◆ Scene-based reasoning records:
>>

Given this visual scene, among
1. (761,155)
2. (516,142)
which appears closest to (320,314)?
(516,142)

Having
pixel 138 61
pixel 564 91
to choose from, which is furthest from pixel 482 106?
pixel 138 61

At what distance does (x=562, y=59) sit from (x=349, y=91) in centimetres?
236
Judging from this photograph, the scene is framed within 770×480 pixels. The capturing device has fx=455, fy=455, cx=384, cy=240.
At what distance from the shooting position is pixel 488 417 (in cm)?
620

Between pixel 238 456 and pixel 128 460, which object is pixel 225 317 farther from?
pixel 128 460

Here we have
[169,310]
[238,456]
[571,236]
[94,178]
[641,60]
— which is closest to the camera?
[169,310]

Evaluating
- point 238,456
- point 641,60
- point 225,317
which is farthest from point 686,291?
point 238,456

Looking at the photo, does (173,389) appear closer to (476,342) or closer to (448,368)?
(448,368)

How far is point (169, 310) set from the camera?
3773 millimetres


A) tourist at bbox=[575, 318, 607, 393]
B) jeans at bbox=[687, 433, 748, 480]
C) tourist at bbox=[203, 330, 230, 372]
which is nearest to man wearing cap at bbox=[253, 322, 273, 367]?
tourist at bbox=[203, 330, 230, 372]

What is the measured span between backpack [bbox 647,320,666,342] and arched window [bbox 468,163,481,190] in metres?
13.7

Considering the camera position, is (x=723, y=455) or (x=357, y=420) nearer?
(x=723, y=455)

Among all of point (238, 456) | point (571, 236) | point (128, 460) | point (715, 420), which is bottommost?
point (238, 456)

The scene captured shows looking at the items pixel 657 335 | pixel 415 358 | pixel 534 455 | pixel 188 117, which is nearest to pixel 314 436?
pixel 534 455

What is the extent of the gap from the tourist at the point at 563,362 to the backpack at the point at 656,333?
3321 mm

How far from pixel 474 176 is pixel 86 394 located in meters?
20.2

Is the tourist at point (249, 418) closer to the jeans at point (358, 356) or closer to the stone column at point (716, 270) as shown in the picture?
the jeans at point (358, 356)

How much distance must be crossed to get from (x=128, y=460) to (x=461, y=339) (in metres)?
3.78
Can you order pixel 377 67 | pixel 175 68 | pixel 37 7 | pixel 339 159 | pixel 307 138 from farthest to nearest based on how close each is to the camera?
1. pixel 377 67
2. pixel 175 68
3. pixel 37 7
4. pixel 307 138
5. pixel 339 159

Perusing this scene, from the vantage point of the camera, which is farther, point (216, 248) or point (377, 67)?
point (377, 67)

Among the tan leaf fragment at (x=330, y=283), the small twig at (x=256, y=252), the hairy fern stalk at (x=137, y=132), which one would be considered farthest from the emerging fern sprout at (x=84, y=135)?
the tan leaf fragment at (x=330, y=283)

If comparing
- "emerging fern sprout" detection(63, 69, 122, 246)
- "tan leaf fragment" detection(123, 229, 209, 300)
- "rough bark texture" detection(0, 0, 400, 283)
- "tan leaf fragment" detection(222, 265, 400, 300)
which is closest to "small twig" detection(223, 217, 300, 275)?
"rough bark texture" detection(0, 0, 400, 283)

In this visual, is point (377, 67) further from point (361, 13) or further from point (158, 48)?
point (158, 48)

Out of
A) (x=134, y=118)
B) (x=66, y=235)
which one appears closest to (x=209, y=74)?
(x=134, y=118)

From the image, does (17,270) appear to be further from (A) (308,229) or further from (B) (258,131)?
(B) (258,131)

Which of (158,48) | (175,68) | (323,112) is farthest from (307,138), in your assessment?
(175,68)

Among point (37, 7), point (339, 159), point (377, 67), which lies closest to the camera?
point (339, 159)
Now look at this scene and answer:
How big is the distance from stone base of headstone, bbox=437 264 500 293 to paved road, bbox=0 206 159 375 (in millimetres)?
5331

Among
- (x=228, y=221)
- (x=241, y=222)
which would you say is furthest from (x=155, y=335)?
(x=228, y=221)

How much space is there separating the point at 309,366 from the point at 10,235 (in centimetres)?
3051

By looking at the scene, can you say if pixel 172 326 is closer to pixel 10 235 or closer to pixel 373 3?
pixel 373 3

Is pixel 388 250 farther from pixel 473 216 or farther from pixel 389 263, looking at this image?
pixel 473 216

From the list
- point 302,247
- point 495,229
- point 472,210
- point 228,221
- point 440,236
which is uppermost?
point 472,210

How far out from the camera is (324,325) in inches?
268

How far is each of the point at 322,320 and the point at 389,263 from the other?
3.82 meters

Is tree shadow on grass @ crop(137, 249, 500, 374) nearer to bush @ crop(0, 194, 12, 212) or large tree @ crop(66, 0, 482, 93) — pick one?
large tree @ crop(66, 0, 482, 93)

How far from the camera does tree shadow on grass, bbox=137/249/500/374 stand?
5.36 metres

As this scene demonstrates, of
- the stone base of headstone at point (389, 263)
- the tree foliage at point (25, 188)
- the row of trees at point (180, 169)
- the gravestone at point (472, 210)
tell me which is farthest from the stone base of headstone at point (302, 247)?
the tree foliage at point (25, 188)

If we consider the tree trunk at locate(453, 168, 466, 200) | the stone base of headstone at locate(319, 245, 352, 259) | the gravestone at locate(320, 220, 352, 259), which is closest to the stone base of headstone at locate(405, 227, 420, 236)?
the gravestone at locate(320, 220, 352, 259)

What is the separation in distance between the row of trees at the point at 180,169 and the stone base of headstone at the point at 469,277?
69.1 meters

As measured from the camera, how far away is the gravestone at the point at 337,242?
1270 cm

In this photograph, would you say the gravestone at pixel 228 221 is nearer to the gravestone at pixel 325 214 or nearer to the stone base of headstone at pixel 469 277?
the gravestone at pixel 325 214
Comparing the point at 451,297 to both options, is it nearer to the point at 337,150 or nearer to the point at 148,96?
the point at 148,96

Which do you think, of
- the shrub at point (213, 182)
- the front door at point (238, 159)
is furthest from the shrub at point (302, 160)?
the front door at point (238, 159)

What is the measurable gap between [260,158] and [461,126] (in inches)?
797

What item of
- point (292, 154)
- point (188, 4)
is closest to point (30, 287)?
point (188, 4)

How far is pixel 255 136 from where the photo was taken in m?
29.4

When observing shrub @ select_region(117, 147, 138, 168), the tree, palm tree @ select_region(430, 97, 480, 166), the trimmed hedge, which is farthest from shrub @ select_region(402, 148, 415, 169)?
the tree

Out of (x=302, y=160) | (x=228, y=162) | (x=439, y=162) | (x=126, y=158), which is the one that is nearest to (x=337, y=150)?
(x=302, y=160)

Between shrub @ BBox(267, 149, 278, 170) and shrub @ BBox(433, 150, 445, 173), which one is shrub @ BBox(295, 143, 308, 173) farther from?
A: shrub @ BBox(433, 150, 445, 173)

<<

◆ YOUR TASK: Write out every record verbatim.

◆ EXERCISE ANSWER:
Given this visual scene, among
1. (761,155)
2. (516,142)
which appears closest to (320,314)?
(516,142)

Having
pixel 138 61
pixel 564 91
to choose from, which is furthest from pixel 482 106?
pixel 138 61

At what distance does (x=562, y=59) sit from (x=349, y=91) in centimetres?
236
Judging from this photograph, the scene is framed within 770×480 pixels. The capturing device has fx=455, fy=455, cx=384, cy=240.
At what distance from the shooting position is pixel 488 417 (in cm)?
620

Between pixel 238 456 and pixel 128 460, which object is pixel 225 317 farther from?
pixel 128 460

Here we have
[169,310]
[238,456]
[571,236]
[94,178]
[641,60]
— which is closest to the camera?
[169,310]

Evaluating
- point 238,456
- point 641,60
- point 225,317
which is farthest from point 686,291?
point 238,456

Looking at the photo, does (173,389) appear closer to (476,342) or closer to (448,368)?
(448,368)

How far is point (169, 310) set from the camera?
3773 millimetres


A) tourist at bbox=[575, 318, 607, 393]
B) jeans at bbox=[687, 433, 748, 480]
C) tourist at bbox=[203, 330, 230, 372]
which is nearest to man wearing cap at bbox=[253, 322, 273, 367]?
tourist at bbox=[203, 330, 230, 372]

What is the measured span between backpack [bbox 647,320,666,342] and arched window [bbox 468,163,481,190] in metres?
13.7

Considering the camera position, is (x=723, y=455) or (x=357, y=420) nearer?
(x=723, y=455)

Among all of point (238, 456) | point (571, 236) | point (128, 460) | point (715, 420), which is bottommost?
point (238, 456)

The scene captured shows looking at the items pixel 657 335 | pixel 415 358 | pixel 534 455 | pixel 188 117, which is nearest to pixel 314 436?
pixel 534 455

What is the extent of the gap from the tourist at the point at 563,362 to the backpack at the point at 656,333?
3321 mm

How far from pixel 474 176 is pixel 86 394 located in meters?
20.2

Is the tourist at point (249, 418) closer to the jeans at point (358, 356) or closer to the stone column at point (716, 270) as shown in the picture?
the jeans at point (358, 356)

How much distance must be crossed to get from (x=128, y=460) to (x=461, y=339) (in metres)?
3.78
Can you order pixel 377 67 | pixel 175 68 | pixel 37 7 | pixel 339 159 | pixel 307 138 from farthest to nearest based on how close each is to the camera?
1. pixel 377 67
2. pixel 175 68
3. pixel 37 7
4. pixel 307 138
5. pixel 339 159

Perusing this scene, from the vantage point of the camera, which is farther, point (216, 248) or point (377, 67)?
point (377, 67)

Among the tan leaf fragment at (x=330, y=283), the small twig at (x=256, y=252), the hairy fern stalk at (x=137, y=132), which one would be considered farthest from the emerging fern sprout at (x=84, y=135)?
the tan leaf fragment at (x=330, y=283)

If comparing
- "emerging fern sprout" detection(63, 69, 122, 246)
- "tan leaf fragment" detection(123, 229, 209, 300)
- "rough bark texture" detection(0, 0, 400, 283)
- "tan leaf fragment" detection(222, 265, 400, 300)
which is closest to "small twig" detection(223, 217, 300, 275)?
"rough bark texture" detection(0, 0, 400, 283)

In this visual, is point (377, 67) further from point (361, 13) or further from point (158, 48)?
point (158, 48)

Out of
A) (x=134, y=118)
B) (x=66, y=235)
which one appears closest to (x=209, y=74)?
(x=134, y=118)

From the image, does (17,270) appear to be further from (A) (308,229) or further from (B) (258,131)?
(B) (258,131)

Which of (158,48) | (175,68) | (323,112) is farthest from (307,138), in your assessment?
(175,68)

Among point (37, 7), point (339, 159), point (377, 67), which lies closest to the camera?
point (339, 159)
Now look at this scene and answer:
How big is the distance from stone base of headstone, bbox=437 264 500 293 to paved road, bbox=0 206 159 375 (in millimetres)?
5331

Among
- (x=228, y=221)
- (x=241, y=222)
which would you say is furthest from (x=155, y=335)?
(x=228, y=221)

How much space is there separating the point at 309,366 from the point at 10,235 (in centimetres)?
3051

By looking at the scene, can you say if pixel 172 326 is closer to pixel 10 235 or closer to pixel 373 3?
pixel 373 3

Is pixel 388 250 farther from pixel 473 216 or farther from pixel 389 263, looking at this image?
pixel 473 216

From the list
- point 302,247
- point 495,229
- point 472,210
- point 228,221
- point 440,236
which is uppermost?
point 472,210

How far out from the camera is (324,325) in inches?
268

How far is each of the point at 322,320 and the point at 389,263 from the other?
3.82 meters

Is tree shadow on grass @ crop(137, 249, 500, 374) nearer to bush @ crop(0, 194, 12, 212) or large tree @ crop(66, 0, 482, 93) — pick one?
large tree @ crop(66, 0, 482, 93)

How far from the camera does tree shadow on grass, bbox=137/249/500/374 stand?
5.36 metres

As this scene demonstrates, of
- the stone base of headstone at point (389, 263)
- the tree foliage at point (25, 188)
- the row of trees at point (180, 169)
- the gravestone at point (472, 210)
tell me which is farthest from the stone base of headstone at point (302, 247)?
the tree foliage at point (25, 188)

If we consider the tree trunk at locate(453, 168, 466, 200) | the stone base of headstone at locate(319, 245, 352, 259) | the gravestone at locate(320, 220, 352, 259), which is closest to the stone base of headstone at locate(405, 227, 420, 236)?
the gravestone at locate(320, 220, 352, 259)

What is the separation in distance between the row of trees at the point at 180,169 and the stone base of headstone at the point at 469,277?
69.1 meters

As measured from the camera, how far away is the gravestone at the point at 337,242?
1270 cm

In this photograph, would you say the gravestone at pixel 228 221 is nearer to the gravestone at pixel 325 214 or nearer to the stone base of headstone at pixel 469 277?
the gravestone at pixel 325 214
Comparing the point at 451,297 to both options, is it nearer to the point at 337,150 or nearer to the point at 148,96?
the point at 148,96

Which do you think, of
- the shrub at point (213, 182)
- the front door at point (238, 159)
is furthest from the shrub at point (302, 160)?
the front door at point (238, 159)

What is the measurable gap between [260,158] and [461,126] (in inches)?
797

What item of
- point (292, 154)
- point (188, 4)
is closest to point (30, 287)?
point (188, 4)

How far is pixel 255 136 from where the photo was taken in m?
29.4

When observing shrub @ select_region(117, 147, 138, 168), the tree, palm tree @ select_region(430, 97, 480, 166), the trimmed hedge, which is farthest from shrub @ select_region(402, 148, 415, 169)?
the tree

Out of (x=302, y=160) | (x=228, y=162) | (x=439, y=162) | (x=126, y=158), which is the one that is nearest to (x=337, y=150)?
(x=302, y=160)

Between shrub @ BBox(267, 149, 278, 170) and shrub @ BBox(433, 150, 445, 173), which one is shrub @ BBox(295, 143, 308, 173) farther from?
A: shrub @ BBox(433, 150, 445, 173)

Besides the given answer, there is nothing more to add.